Sri Lanka
The Struggle for Peace in the Aftermath of War
This collection brings together a diverse array of scholars to analyse the issues and points of tension that have marked Sri Lanka’s uncertain peace.
Description
Even though Sri Lanka’s protracted civil war came to a bloody conclusion in May 2009, prospects for a sustainable peace remain uncertain. The Sri Lankan army is no longer waging military campaigns and the separatist Liberation Tigers of Tamil Eelam (LTTE) are no longer carrying out political assassinations and suicide attacks, yet structural violence continues, and has arguably intensified since the war’s end. Anti-Tamil discrimination, anti-Muslim violence, and Sinhala Buddhist majoritarianism all increased in the war’s aftermath, as President Mahinda Rajapakse’s government invoked its military victory over the LTTE to silence any opposition. The election of Maithripala Sirisena as president in January 2015 began to alleviate some of the worst of these post-war abuses of power, but many long-term problems will take longer to solve.
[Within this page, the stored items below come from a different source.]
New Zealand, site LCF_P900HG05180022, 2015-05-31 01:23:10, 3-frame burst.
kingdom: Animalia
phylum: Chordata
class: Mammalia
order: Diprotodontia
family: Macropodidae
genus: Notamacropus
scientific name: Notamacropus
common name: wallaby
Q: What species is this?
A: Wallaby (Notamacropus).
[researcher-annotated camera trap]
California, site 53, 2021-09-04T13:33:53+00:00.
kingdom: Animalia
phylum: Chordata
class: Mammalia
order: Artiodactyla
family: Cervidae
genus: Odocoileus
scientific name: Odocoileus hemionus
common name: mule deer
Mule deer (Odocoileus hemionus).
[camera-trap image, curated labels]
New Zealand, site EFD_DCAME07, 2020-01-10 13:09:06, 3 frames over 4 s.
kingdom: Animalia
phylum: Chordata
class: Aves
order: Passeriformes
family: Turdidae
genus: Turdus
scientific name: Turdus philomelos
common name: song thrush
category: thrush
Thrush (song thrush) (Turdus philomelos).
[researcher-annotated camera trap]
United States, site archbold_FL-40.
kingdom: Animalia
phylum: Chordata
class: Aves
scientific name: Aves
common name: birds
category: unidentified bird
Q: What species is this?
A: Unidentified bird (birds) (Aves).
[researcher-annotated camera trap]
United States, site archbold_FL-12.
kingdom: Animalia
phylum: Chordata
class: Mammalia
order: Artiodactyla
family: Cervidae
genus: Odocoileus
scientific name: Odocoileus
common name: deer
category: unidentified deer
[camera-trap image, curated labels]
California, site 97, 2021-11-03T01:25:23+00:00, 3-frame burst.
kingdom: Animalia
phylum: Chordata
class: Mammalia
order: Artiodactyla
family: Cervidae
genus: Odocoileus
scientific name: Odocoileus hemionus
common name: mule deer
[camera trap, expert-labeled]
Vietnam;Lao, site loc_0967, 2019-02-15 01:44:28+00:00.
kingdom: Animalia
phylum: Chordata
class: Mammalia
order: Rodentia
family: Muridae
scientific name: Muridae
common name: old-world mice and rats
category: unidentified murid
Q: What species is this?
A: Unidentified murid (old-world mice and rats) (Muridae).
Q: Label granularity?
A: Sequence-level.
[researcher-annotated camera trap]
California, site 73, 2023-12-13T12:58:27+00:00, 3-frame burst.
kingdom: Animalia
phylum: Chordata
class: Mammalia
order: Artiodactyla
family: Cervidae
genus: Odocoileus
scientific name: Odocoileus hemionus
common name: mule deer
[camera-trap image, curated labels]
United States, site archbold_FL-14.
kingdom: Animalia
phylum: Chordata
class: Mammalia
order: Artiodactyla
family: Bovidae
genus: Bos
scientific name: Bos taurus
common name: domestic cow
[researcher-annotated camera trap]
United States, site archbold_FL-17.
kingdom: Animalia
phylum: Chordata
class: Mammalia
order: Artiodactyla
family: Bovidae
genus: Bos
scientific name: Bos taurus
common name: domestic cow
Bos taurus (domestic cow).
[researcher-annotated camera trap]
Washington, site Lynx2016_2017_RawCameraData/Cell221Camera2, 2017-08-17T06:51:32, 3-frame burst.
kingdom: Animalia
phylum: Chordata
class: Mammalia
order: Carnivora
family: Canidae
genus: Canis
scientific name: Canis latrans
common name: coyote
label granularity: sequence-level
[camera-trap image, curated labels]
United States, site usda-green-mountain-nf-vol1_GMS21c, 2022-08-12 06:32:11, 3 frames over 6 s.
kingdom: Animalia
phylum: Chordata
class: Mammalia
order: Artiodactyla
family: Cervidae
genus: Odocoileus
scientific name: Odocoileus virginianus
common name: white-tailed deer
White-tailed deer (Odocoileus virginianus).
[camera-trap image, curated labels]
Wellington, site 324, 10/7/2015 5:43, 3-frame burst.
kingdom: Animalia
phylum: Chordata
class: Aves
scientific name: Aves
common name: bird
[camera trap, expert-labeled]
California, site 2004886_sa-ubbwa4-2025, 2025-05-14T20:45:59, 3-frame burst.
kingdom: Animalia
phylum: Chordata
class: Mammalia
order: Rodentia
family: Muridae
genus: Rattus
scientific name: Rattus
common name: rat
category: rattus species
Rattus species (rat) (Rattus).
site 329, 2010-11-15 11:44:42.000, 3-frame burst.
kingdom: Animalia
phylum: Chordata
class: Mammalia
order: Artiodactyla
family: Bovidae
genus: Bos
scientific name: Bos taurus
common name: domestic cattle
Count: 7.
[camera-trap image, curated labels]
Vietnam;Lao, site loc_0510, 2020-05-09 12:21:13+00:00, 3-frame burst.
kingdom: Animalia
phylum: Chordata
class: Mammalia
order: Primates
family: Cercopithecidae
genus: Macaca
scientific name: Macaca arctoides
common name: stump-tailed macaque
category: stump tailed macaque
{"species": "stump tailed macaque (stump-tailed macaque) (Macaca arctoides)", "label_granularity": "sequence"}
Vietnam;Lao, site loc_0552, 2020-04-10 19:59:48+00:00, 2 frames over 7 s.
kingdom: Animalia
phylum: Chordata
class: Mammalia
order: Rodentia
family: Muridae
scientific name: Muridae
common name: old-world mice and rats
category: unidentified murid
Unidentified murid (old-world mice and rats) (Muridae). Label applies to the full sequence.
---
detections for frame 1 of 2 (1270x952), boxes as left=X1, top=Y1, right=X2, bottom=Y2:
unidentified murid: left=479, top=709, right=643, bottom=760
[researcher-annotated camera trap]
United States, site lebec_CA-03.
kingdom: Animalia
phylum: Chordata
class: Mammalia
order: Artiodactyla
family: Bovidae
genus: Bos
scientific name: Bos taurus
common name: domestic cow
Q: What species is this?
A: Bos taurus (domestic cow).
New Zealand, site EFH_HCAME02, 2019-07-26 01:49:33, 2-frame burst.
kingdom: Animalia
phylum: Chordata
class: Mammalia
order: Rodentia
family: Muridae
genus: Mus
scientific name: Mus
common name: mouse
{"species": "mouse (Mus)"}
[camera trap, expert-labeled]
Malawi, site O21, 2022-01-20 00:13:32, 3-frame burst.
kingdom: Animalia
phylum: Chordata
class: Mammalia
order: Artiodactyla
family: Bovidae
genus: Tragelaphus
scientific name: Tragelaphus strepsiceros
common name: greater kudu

This book brings together scholars in the fields of anthropology, sociology, history, law, religious studies and diaspora studies to critically engage issues such as post-war development, constitutional reform, ethnic and religious identity, transnational activism, and transitional justice. Through an interdisciplinary approach to post-war Sri Lanka, this volume examines the intractable and complex issues that continue to plague this war-torn island.
Table of contents
Introduction: Problems and Prospects for Post-war Sri Lanka by Daniel Bass and Amarnath Amarasingam
Part I: Social and Legal Complexities
Chapter 1 – Violence, Memory, and the Politics of Reconciliation in Sri Lanka by Malathi de Alwis
Chapter 2 – Threat Image Construction and the Implication for Peace Communication in Sri Lanka by Senthan Selvarajah
Chapter 3 – The Sri Lankan Conception of the Unitary State: Theory, Practice and Historiography by Asanga Welikala
Chapter 4 – Looking for “Justice” in all the Wrong Places: Creating an International or Hybrid Criminal Tribunal for Sri Lanka? By Sujith Xavier
Chapter 5 – The Politics of the Discourse on Post-War Reconciliation in Sri Lanka: Some Preliminary Notes by Kumaravadivel Guruparan
Part II: Majoritarianism and Minority/National Politics
Chapter 6 – Buddhism in Sri Lanka: Post-War Militancy of Sinhala Sangha by Suren Raghavan
Chapter 7 – Minorities in the Post-War Context: The Case of the Muslims of Sri Lanka by Farzana Haniffa
Chapter 8 – Incomplete Integration: Local Government, Citizenship and Tamil Identity in the Upcountry by Daniel Bass
Chapter 9 – “What Can We Say?” Some Preliminary Thoughts Regarding the Epistemology of Feeling and Saying among Sri Lankan Tamils in Postwar Sri Lanka and in Diaspora by Mark Whitaker
Chapter 10 – Critical Reflections on the Tamil Struggle and the National Question after Mullivaikal by Ravi Vaitheespara
Chapter 11 – Post-War Sri Lanka and the “Big Bad” Diaspora: Sprinkling Some Nuance into the Conversation by Amarnath Amarasingam
Reviews
‘This collected volume captures through eleven engaging essays the key challenges facing post-war Sri Lanka, stymieing the nation’s tryst with a more democratic destiny. The contributors traverse the complex, often treacherous terrains of constitutional reform and reconciliation to identity and hope to offer original insight into what is often acknowledged, and also rarely observed. One hopes this wealth of content is also urgently communicated to policymakers too, lest we are destined to repeat history.’ — Sanjana Hattotuwa, Senior Researcher at the Centre for Policy Alternatives, Colombo, Sri Lanka
‘In the past decade Sri Lanka has seen first the end of a long and bitter civil war, followed by what seemed an inexorable slide into increasingly authoritarian rule. The dramatic change of government in early 2015 raises new questions about the possible direction of post-war change. This important volume begins to provide answers to the most pressing of these questions.’ — Jonathan Spencer, Professor of Anthropology at the University of Edinburgh and author of Anthropology, Politics and the State: Democracy and Violence in South Asia
Editor(s)
Amarnath Amarasingam is a postdoctoral fellow at the University of Waterloo and the author of Pain, Pride, and Politics: Social Movement Activism and the Sri Lankan Tamil Diaspora in Canada.
Daniel Bass is South Asia Program Manager at Cornell University and the author of Everyday Ethnicity in Sri Lanka: Up-country Tamil Identity Politics.